The site was a 1500 m2 empty lot with a soft depression produced by the demolition a former construction. This somewhat moving topography was used to create 2 main levels connected by a sloping garden that encloses a recessed sand pit.

The program was laid out around the lot as individual constructions connected by an elliptical path. The continuous route seems like a never-ending running and playing experience, driving everyone through the different gardens and places along the way. A common thread of a story where every particular place, surprise and experience connects as part of the same story.

A water stream flows along the path. Water enters at the highest point and runs through different surfaces creating sounds and allowing for children to reach and touch or even stand feet in water in spring and summer. At the end of the loop water runs into a well where it gets pumped back in track.

Maybe one of the most challenging issues was to create spaces suitable for concentration learning focused on a specific subject with a reduced group of children, while being able to achieve the feeling of freedom.

Circular shapes in learning show many benefits as it proposes for a dual perception; on one hand it creates a good space for concentration and sociability – we all look at each other – and on the other hand a circular space invites for a playful understanding of space.

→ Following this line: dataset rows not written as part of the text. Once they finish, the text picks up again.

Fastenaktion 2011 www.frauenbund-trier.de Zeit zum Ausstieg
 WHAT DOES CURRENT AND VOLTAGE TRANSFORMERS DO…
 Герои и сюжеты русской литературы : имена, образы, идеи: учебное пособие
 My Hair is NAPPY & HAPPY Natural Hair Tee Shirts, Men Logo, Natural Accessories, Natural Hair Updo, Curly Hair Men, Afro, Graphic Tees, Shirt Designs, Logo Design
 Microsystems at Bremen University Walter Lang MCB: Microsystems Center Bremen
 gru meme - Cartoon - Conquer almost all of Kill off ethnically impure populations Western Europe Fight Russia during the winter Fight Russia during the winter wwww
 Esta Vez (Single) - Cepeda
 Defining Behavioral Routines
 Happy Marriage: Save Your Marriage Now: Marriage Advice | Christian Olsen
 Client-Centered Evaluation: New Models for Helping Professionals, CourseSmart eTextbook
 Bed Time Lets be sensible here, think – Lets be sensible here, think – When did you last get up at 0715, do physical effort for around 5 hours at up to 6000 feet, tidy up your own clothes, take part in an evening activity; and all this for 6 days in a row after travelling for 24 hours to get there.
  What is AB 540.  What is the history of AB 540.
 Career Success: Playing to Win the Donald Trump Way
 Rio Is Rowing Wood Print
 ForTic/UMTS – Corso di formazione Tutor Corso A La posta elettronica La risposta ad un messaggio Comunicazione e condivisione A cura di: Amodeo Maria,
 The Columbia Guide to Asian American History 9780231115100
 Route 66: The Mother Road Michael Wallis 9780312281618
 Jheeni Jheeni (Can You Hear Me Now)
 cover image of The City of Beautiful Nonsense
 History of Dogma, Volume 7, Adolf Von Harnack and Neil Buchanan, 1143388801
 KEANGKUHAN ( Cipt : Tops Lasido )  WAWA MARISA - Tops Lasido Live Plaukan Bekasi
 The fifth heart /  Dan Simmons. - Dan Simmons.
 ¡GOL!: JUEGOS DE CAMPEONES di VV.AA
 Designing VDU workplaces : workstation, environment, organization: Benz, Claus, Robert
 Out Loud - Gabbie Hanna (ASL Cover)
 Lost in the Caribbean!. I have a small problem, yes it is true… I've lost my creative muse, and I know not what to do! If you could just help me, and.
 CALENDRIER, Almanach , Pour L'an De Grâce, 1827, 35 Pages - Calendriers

In our design, almost every room or outdoor construction is circular. Besides the continuous path and the sand pit there’s a woven basket-like room, a half-height brick room and a circular timber frame room.

The landscape design aims to create in one hand, a direct connection with nature through different gardens made of mostly native species of trees, herbs, weeds and vines. These gardens will in a few years become clusters of smells and colors and will provide shade for the hot seasons.

But furthermore, the idea of interacting with nature as a way of learning, understanding and caring for nature is in the heart of the landscape design. There are not only a greenhouse and a table vegetables orchard, but fruit trees are scattered with in the gardens. They will not only provide fruits to eat as they will also teach everyone about seasons, flowers, smells and a sense of time a growth.

Handcrafted brick was used for most of the elements creating a continuous palette that incorporate as many materials as possible that the land offered as tools for play and education.